# Upgrading GTX 580 to GTX 780/780 Ti worth it now



## anirudhasarawgi (Jun 15, 2014)

hi,

Upgrading GTX 580 to GTX 780/780 Ti worth it now

help me guys.


----------



## rijinpk1 (Jun 15, 2014)

780ti is almost twice as fast as gtx 580,provided your cpu wont bottleneck. in my opinion, you should wait for the next gen gpus. nevertheless post your complete configuration.


----------



## anirudhasarawgi (Jun 15, 2014)

Intel core i7 930
MSI X58 Pro-E
G.skill 6gb ram
gtx 580
corsair hx620w psu
windows 8.1 pro 64bit


----------



## rijinpk1 (Jun 15, 2014)

i would advice it wait for the next gen gpus.


----------



## rajnusker (Jun 15, 2014)

^When are they releasing?


----------



## rijinpk1 (Jun 15, 2014)

^^ not sure. may be Q1 2015...


----------



## seamon (Jun 15, 2014)

High end Maxwell GPUs should be launched by Q4 2014. However, it will take some time before they arrive in India.


----------



## anirudhasarawgi (Jun 16, 2014)

if i jump to i7 4th gen will it help the gtx 580 to run 6 to 8 months with the new games.


----------



## Nerevarine (Jun 16, 2014)

What games do you normally play and what resolution

I think 580 can handle almost all games as of today at 50+ fps ultra 1080p


----------



## anirudhasarawgi (Jun 16, 2014)

I want to play 

Watch Dogs
Assassin Creed Unity
Battlefield 4/Hardline
COD Advanced Warfare
GTA V

@1080p ultra settings


----------



## rijinpk1 (Jun 16, 2014)

gtx 580 and i7 920 still has got enough juice left. my decision would be to upgrade cpu when broadwell releases and gpu when maxwell releases.


----------



## anirudhasarawgi (Jun 16, 2014)

corsair hx620 dont have 2x8pin for 780 Ti wat2do ?


----------



## rijinpk1 (Jun 16, 2014)

use molex converter. will most probably come with gpu itself.


----------



## harshilsharma63 (Jun 18, 2014)

You can overclock the GPU if you get low FPS.


----------



## anirudhasarawgi (Jun 18, 2014)

I dont overclock


----------



## harshilsharma63 (Jun 18, 2014)

anirudhasarawgi said:


> I dont overclock



Why, what's the problem?


----------



## anirudhasarawgi (Jun 18, 2014)

i never did and the pc is 4yr old so all stuff out of warranty.


----------



## harshilsharma63 (Jun 18, 2014)

anirudhasarawgi said:


> i never did and the pc is 4yr old so all stuff out of warranty.
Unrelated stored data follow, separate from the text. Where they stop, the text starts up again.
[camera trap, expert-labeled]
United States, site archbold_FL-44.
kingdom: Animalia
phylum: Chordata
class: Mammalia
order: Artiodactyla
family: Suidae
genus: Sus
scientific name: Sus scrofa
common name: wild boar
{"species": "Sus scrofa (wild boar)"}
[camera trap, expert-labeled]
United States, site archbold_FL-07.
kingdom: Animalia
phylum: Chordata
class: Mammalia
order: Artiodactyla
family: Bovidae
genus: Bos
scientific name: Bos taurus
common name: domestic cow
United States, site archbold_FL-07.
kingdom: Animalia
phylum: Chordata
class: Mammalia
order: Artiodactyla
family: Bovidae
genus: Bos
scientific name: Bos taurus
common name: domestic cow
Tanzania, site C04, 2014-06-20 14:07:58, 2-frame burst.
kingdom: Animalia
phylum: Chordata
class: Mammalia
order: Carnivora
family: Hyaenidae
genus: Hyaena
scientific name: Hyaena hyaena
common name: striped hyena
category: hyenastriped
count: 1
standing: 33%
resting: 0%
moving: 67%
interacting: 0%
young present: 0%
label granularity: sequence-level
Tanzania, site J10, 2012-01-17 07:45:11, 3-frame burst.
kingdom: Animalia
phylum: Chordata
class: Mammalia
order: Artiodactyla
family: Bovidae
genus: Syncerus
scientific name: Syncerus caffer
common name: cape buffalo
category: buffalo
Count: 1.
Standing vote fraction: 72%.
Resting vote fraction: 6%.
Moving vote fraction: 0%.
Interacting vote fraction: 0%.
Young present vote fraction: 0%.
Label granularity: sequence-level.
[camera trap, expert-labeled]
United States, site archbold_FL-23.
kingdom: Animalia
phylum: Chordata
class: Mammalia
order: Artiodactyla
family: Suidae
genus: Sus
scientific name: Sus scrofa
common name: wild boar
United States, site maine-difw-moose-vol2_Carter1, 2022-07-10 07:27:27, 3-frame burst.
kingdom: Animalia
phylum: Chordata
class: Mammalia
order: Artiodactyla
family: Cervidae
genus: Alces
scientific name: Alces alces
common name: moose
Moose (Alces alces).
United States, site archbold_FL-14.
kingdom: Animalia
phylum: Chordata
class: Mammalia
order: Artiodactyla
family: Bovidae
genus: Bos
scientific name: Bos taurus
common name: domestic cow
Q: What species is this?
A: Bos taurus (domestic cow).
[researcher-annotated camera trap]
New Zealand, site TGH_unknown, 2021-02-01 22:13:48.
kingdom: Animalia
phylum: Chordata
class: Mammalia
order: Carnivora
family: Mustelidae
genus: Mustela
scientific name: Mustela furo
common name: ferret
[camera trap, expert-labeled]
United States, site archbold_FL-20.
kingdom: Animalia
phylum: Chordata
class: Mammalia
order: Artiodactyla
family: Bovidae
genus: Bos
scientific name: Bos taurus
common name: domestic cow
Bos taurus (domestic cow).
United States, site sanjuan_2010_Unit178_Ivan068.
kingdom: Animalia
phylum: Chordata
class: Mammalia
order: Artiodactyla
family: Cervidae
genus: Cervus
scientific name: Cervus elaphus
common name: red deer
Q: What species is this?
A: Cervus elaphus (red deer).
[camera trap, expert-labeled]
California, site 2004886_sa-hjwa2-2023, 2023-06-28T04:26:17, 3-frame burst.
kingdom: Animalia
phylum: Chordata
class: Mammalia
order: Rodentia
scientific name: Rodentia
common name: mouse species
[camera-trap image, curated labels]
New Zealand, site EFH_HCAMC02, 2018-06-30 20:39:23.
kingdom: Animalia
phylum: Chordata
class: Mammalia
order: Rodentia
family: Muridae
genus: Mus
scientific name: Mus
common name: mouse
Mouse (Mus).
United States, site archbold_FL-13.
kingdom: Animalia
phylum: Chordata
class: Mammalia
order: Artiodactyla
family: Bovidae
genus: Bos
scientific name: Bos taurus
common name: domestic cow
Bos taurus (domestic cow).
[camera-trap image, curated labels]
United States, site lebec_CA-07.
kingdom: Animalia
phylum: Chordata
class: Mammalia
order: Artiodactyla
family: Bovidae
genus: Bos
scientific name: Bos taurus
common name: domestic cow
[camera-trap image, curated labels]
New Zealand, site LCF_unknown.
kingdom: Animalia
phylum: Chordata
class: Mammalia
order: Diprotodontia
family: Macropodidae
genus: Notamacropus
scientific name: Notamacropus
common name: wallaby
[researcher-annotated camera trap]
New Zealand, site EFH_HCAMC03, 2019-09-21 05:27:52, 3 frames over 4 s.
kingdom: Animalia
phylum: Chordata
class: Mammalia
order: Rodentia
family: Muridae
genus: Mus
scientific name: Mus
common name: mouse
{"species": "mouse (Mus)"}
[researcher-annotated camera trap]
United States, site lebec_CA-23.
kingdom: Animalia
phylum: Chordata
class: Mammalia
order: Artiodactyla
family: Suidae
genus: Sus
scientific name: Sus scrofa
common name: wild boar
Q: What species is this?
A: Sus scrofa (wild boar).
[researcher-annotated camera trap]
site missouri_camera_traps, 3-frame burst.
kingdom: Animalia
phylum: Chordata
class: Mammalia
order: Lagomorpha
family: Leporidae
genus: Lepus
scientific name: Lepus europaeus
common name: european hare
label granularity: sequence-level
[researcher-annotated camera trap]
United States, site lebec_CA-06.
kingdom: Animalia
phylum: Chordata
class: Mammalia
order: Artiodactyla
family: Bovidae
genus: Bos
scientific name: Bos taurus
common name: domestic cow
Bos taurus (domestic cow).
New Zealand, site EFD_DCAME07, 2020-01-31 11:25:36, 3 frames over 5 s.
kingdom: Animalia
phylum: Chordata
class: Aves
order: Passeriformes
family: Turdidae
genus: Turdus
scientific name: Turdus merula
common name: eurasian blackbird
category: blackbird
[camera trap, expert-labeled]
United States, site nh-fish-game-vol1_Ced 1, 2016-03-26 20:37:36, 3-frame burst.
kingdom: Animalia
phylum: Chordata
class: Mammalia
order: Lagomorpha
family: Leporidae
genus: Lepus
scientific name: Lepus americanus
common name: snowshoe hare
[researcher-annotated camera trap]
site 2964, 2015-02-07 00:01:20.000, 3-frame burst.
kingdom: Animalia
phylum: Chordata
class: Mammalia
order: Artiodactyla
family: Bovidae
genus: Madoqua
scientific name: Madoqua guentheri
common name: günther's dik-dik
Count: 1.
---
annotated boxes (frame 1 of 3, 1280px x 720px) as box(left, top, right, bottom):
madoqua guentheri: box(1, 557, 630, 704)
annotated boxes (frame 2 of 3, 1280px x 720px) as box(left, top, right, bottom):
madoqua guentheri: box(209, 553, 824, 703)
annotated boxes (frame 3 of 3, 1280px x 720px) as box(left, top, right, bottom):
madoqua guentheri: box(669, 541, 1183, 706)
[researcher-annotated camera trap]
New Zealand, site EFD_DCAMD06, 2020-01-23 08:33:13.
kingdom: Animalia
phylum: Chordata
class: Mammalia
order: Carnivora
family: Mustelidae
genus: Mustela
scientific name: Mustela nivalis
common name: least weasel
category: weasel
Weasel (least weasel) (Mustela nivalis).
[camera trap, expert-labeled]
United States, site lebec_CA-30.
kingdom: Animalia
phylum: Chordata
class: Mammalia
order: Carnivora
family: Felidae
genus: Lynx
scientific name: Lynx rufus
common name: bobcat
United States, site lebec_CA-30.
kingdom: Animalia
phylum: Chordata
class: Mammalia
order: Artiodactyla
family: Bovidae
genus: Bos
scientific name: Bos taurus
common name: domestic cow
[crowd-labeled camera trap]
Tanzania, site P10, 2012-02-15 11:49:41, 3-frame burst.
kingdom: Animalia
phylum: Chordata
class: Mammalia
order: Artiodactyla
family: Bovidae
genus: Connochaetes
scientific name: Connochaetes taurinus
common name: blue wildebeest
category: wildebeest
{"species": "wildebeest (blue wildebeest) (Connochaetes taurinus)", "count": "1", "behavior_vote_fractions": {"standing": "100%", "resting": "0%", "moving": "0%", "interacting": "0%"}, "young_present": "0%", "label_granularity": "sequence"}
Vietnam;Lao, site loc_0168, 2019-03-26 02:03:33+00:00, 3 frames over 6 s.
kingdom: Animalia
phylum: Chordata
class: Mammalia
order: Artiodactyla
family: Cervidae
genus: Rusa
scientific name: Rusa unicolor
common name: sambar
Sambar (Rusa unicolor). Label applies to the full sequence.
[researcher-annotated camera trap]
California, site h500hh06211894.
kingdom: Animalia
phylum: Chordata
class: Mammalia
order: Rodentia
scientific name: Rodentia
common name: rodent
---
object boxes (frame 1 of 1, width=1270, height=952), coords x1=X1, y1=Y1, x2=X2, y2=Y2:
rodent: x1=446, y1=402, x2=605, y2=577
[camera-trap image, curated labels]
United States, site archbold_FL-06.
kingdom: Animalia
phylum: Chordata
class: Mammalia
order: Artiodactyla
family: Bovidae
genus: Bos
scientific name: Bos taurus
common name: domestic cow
So what? It's not gonna blow the card away. Just read some guides and start away. It's really easy and safe.


----------



## mikael_schiffer (Jun 19, 2014)

Use software based overclocking tools. They are pretty safe. Overcolocking from BIOS and all is a bit risky for novice.


----------



## harshilsharma63 (Jun 19, 2014)

mikael_schiffer said:


> Use software based overclocking tools. They are pretty safe. Overcolocking from BIOS and all is a bit risky for novice.



That's for CPU. You can't overclock discreet graphic card from BIOS.


----------